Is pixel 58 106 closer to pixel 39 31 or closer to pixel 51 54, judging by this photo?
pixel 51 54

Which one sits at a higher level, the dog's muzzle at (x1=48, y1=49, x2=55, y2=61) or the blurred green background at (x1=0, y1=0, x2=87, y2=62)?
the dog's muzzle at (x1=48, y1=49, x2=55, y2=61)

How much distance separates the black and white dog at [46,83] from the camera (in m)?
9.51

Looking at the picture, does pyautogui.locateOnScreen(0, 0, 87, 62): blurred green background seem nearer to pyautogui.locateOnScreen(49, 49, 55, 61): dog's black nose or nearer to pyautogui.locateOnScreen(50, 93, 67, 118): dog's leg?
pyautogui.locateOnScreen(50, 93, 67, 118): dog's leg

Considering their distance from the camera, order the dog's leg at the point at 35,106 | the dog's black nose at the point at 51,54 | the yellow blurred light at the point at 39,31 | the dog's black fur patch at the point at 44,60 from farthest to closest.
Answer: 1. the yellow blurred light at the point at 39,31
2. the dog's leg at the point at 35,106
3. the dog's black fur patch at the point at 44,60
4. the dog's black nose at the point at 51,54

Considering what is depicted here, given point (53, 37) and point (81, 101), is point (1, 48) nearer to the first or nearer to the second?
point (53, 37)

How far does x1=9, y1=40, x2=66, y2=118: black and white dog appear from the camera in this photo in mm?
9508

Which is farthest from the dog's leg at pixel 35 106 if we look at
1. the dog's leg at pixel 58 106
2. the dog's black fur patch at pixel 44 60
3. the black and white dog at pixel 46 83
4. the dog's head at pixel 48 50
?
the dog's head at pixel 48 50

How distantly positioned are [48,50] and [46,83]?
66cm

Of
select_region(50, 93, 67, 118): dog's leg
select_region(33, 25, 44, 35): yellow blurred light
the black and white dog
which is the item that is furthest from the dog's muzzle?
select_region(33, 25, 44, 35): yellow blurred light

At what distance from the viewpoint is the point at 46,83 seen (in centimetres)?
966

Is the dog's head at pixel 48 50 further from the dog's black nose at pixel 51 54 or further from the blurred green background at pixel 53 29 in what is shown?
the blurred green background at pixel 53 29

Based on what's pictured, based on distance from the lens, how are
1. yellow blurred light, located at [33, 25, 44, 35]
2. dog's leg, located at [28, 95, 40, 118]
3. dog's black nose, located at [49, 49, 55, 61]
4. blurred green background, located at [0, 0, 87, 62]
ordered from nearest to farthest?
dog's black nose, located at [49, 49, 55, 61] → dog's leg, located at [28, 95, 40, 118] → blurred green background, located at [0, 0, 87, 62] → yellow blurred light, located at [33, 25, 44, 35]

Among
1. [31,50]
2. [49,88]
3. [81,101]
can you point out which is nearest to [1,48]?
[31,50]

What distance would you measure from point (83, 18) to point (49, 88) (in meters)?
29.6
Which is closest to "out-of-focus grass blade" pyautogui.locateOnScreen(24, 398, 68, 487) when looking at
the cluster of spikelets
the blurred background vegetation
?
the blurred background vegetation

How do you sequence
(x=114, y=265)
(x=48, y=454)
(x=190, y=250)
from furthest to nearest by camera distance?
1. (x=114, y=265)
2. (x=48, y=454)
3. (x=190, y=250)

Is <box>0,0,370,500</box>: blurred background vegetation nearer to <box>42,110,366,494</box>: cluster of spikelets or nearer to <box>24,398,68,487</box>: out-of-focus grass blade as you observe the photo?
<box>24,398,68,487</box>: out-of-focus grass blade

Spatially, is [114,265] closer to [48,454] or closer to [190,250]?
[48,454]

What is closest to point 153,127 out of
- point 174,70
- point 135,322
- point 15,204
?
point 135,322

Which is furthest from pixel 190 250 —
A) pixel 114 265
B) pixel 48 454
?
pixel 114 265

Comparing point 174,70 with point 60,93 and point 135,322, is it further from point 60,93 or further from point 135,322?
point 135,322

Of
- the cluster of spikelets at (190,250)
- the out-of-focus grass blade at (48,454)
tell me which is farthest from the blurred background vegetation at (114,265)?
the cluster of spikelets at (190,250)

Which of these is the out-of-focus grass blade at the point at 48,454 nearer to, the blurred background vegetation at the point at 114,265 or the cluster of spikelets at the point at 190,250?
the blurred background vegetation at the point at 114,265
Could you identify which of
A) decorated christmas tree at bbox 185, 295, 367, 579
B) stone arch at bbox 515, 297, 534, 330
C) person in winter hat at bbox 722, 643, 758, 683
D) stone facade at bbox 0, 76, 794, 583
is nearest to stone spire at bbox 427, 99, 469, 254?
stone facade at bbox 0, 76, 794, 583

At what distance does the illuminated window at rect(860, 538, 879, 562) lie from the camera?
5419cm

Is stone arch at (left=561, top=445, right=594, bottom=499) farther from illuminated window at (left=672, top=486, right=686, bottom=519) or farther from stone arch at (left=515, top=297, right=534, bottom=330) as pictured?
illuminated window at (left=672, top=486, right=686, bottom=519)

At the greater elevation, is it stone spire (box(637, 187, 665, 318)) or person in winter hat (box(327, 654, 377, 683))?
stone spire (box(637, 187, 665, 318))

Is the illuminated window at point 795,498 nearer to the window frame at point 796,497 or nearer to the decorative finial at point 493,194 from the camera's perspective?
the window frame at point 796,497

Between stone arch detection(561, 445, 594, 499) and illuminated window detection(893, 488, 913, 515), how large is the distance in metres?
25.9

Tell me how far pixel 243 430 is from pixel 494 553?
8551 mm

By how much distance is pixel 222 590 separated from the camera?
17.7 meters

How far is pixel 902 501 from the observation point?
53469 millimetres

___

### CONSEGNA
Citi alla lettera le righe comprese tra quella contenente "Is the illuminated" e la fine delle righe, estremi inclusi.

### SVOLGIMENTO
Is the illuminated window at point 795,498 nearer to the window frame at point 796,497 or nearer to the decorative finial at point 493,194 from the camera's perspective?
the window frame at point 796,497

Between stone arch detection(561, 445, 594, 499) and illuminated window detection(893, 488, 913, 515), how large is the distance in metres?
25.9

Tell me how far pixel 243 430 is from pixel 494 553?
8551 mm

By how much distance is pixel 222 590 separated from the camera?
17.7 meters

How far is pixel 902 501 from the observation point?
53469 millimetres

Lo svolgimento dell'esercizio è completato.